陆星野把被子往上一拉,整张脸都蒙进了被子里。被窝里又闷又热,他的呼吸又急又乱,呼出的热气把被子里的空气烘得更暖了,额头开始冒汗。
嘴角弯起来,压都压不下去,连他自己都没意识到自己在笑,直到牙齿咬住了下嘴唇,才反应过来。他把脸埋进枕头里,闷闷地“唔”了一声,翻了个身,又翻了个身,最后像个蚕蛹一样裹着被子蜷成一团。
他闭上眼,深呼吸了几次,数羊,数水波纹,数沈知予衬衫上的纽扣——他什么时候注意到沈知予衬衫上有几颗纽扣的?他翻了个白眼,把那个画面从脑子里赶走。
几分钟后,他听见自己的呼吸慢慢平稳下来,但嘴角的弧度还没完全消失。
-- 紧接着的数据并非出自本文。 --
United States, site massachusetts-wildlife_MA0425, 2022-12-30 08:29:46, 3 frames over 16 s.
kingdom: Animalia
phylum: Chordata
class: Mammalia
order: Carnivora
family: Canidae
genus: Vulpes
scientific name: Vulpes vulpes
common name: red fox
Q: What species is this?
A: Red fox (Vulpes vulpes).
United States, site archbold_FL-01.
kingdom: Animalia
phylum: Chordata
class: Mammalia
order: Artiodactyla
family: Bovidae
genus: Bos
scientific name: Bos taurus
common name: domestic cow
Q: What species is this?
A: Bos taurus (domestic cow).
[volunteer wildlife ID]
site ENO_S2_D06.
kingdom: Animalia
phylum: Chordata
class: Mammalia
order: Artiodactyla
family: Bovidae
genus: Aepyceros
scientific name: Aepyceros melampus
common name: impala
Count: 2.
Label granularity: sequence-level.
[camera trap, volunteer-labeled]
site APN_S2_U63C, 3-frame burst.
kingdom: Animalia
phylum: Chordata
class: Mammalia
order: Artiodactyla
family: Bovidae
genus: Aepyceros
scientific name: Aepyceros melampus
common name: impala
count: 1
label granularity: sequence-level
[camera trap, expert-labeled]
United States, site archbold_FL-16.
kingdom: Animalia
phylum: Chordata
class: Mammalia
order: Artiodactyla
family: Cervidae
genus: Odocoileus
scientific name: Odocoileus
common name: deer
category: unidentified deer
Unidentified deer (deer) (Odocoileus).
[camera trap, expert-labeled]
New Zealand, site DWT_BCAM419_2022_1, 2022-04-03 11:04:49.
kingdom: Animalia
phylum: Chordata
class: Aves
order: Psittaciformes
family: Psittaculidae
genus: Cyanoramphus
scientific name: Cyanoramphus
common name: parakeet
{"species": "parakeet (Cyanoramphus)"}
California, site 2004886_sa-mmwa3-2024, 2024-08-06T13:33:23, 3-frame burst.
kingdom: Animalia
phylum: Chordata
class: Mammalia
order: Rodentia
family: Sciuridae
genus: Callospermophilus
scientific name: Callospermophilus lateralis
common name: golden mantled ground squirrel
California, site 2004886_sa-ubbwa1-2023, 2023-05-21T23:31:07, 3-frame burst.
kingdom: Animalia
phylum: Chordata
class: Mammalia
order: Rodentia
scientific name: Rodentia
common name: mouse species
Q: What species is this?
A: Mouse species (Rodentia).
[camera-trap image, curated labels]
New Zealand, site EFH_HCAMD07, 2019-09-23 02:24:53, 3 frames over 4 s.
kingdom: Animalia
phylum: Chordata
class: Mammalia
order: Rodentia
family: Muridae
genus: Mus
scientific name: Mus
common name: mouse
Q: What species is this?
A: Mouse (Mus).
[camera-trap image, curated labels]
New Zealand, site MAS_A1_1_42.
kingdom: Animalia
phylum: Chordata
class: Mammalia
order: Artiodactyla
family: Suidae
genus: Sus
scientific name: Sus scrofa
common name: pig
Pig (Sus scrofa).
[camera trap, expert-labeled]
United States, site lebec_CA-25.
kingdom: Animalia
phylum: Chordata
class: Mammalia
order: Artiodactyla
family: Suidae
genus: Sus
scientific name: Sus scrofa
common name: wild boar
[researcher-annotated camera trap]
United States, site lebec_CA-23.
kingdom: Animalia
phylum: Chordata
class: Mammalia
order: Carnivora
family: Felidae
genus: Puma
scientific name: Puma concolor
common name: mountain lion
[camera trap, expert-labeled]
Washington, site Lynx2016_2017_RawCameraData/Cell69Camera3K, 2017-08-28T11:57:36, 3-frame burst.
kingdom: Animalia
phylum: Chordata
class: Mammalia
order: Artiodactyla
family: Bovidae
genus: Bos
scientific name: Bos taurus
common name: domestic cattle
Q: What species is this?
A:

他侧躺着,指尖不自觉地摸了摸自己的耳垂——已经不烫了,但那个温度好像还留在记忆里。
窗外,路灯的光透过窗帘投进来,在天花板上落了一片模糊的暖黄。一个细小的、压得极低的声音从被子底下传出来,像是自言自语,又像是在跟什么人商量着什么:
“……太太就太太呗,有什么了不起的。”
说完,他又把被子往上一拉,把自己整个埋了进去,只露出一小撮头发在外面。
隔壁房间里,沈知予靠在床头,手机屏幕的光映在他脸上。他正在看一个菜谱——排骨炖玉米,明天早上可以去超市买新鲜的肋排,让摊主剁成小段,回家焯水,再小火慢炖两个小时,汤色发白的时候放玉米和胡萝卜,最后撒一小把枸杞。
他把菜谱截图,存进相册,然后放下手机。
他偏头看了一眼墙壁的方向——隔着一堵墙,那边安安静静的,偶尔传来一声翻身时被子摩擦的窸窣声。
沈知予笑了一下,伸手关了台灯。